Determining the tilt of the Raman laser beam using an optical method for atom gravimeters

The tilt of a Raman laser beam is a major systematic error in precision gravity measurement using atom interferometry. The conventional approach to evaluating this tilt error involves modulating the direction of the Raman laser beam and conducting time-consuming gravity measurements to identify the error minimum. In this work, we demonstrate a method to expediently determine the tilt of the Raman laser beam by transforming the tilt angle measurement into characterization of parallelism, which integrates the optical method of aligning the laser direction, commonly used in freely falling corner-cube gravimeters, into an atom gravimeter.
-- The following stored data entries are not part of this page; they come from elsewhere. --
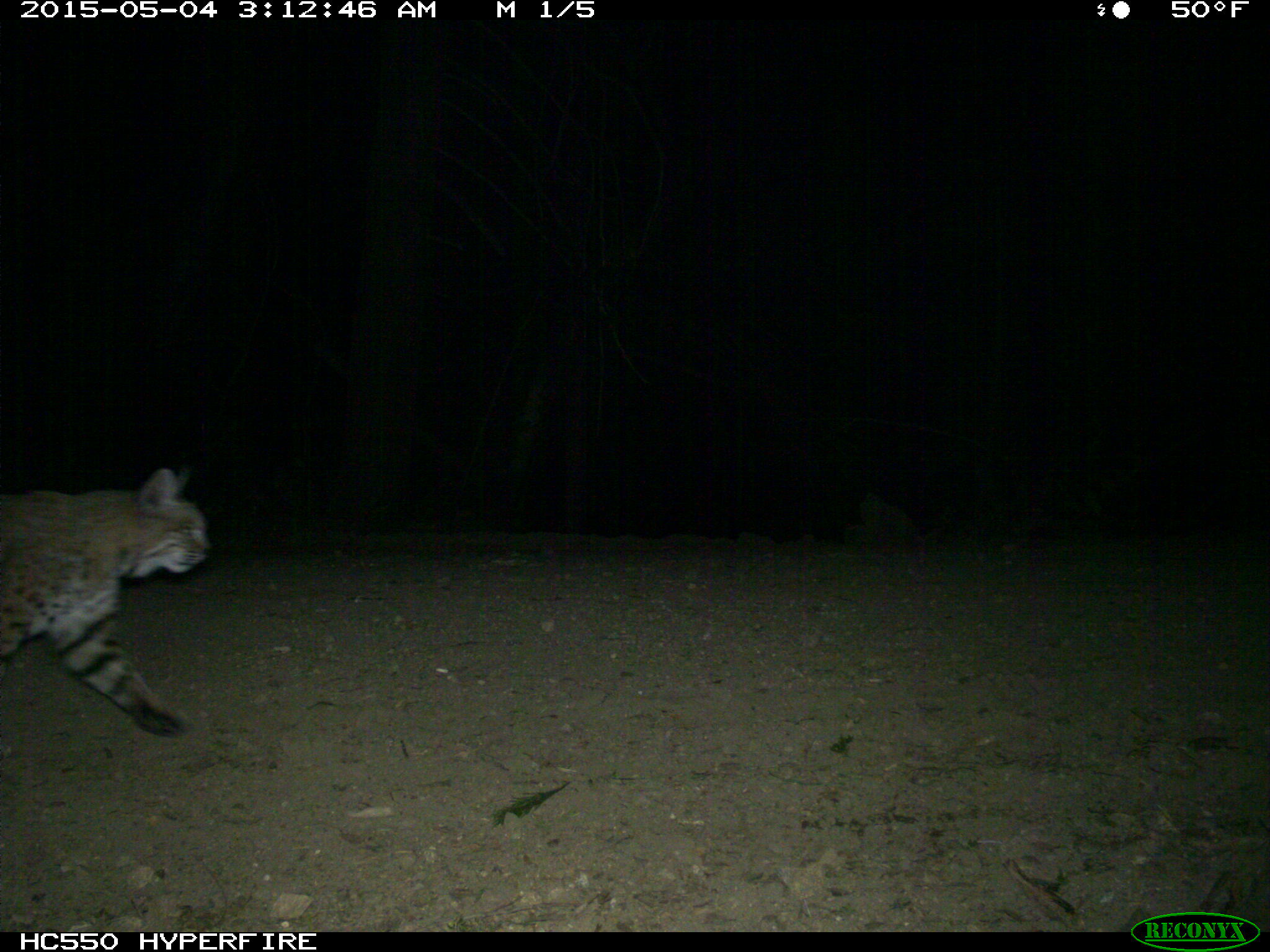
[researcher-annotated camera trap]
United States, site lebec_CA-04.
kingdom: Animalia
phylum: Chordata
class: Mammalia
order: Carnivora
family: Felidae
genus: Lynx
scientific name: Lynx rufus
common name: bobcat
A position-sensing detector (PSD) is utilized to quantitatively characterize the parallelism between the test beam and the reference beam, thus measuring the tilt precisely and rapidly. After carefully positioning the PSD and calibrating the relationship between the distance measured by the PSD and the tilt angle measured by the tiltmeter, we achieved a statistical uncertainty of less than 30 mu rad in the tilt measurement. Furthermore, we compared the results obtained through this optical method with those from the conventional tilt modulation method for gravity measurement. The comparison validates that our optical method can achieve tilt determination with an accuracy level of better than 200 mu rad, corresponding to a systematic error of 20 mu Gal in g measurement. This work has practical implications for real-world applications of atom gravimeters.